◆ **Exercise description**:
Set out the lines of the material from the one containing "How far can" through the end as a numbered list, leaving out any blank lines.

◆ **Supplied material**:
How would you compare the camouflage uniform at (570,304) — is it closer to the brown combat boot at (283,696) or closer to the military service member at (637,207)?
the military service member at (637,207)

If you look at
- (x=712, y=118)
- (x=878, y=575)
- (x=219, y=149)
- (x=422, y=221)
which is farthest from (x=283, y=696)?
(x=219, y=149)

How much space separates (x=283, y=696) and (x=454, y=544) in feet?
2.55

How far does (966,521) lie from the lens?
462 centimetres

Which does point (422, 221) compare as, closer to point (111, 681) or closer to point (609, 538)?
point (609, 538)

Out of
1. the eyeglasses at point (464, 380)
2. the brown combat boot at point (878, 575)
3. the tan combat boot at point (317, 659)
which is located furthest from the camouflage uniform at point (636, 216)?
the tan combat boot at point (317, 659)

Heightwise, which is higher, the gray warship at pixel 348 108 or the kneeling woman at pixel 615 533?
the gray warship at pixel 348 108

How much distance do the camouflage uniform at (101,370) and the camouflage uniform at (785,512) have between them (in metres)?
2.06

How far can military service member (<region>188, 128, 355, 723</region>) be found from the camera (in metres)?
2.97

◆ **Answer to the task**:
1. How far can military service member (<region>188, 128, 355, 723</region>) be found from the camera (in metres)?
2. 2.97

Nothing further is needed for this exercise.